◆ **Document excerpt**:
Transthoracic echocardiography test was performed on D3 and D7 of post-myocardial infarction. Mice were anesthetized with 1% isoflurane and placed with supine position on the operating table. Using the Vevo770 imaging system (VisualSonics, Inc.), the left ventricular functions was quantified at the level of the papillary muscles to measure left ventricular ejection fraction (LVEF) at the same anatomic location in different mice. At least three consecutive beats were evaluated.

◆ **What is required**:
Retype the part of the echocardiography passage starting at "Transthoracic echocardiography test" and ending at "beats were evaluated.".

◆ **Supplied data**:

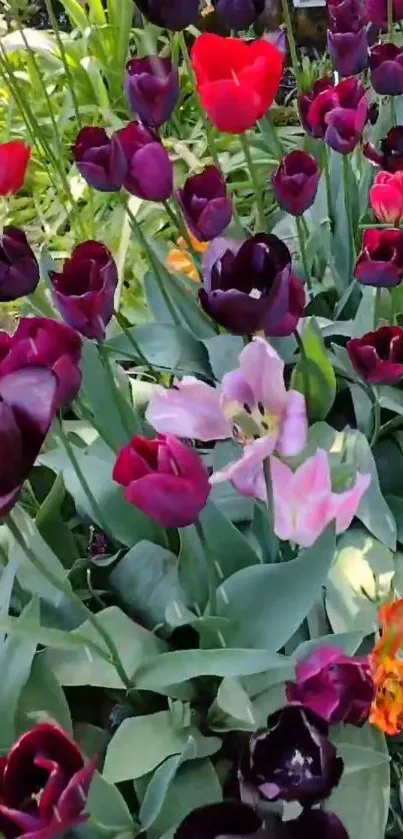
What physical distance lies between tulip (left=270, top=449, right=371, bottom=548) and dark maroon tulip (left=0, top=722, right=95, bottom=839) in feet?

---

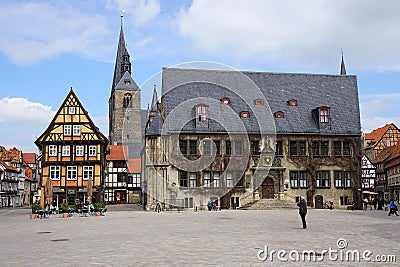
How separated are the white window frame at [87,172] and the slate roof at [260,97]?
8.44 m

* * *

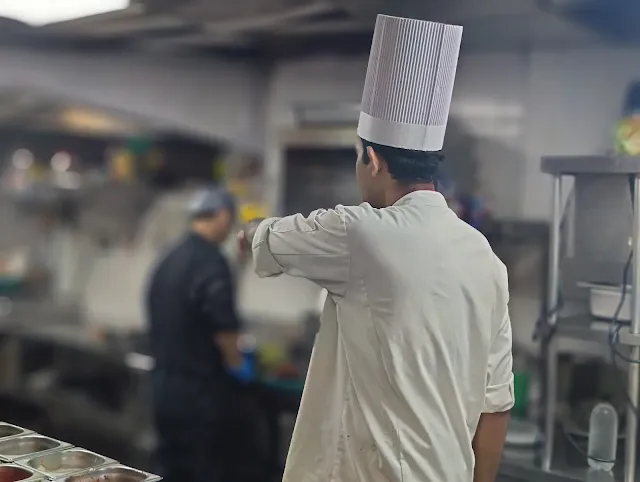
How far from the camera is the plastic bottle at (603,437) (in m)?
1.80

◆ **Worked solution**:
Transthoracic echocardiography test was performed on D3 and D7 of post-myocardial infarction. Mice were anesthetized with 1% isoflurane and placed with supine position on the operating table. Using the Vevo770 imaging system (VisualSonics, Inc.), the left ventricular functions was quantified at the level of the papillary muscles to measure left ventricular ejection fraction (LVEF) at the same anatomic location in different mice. At least three consecutive beats were evaluated.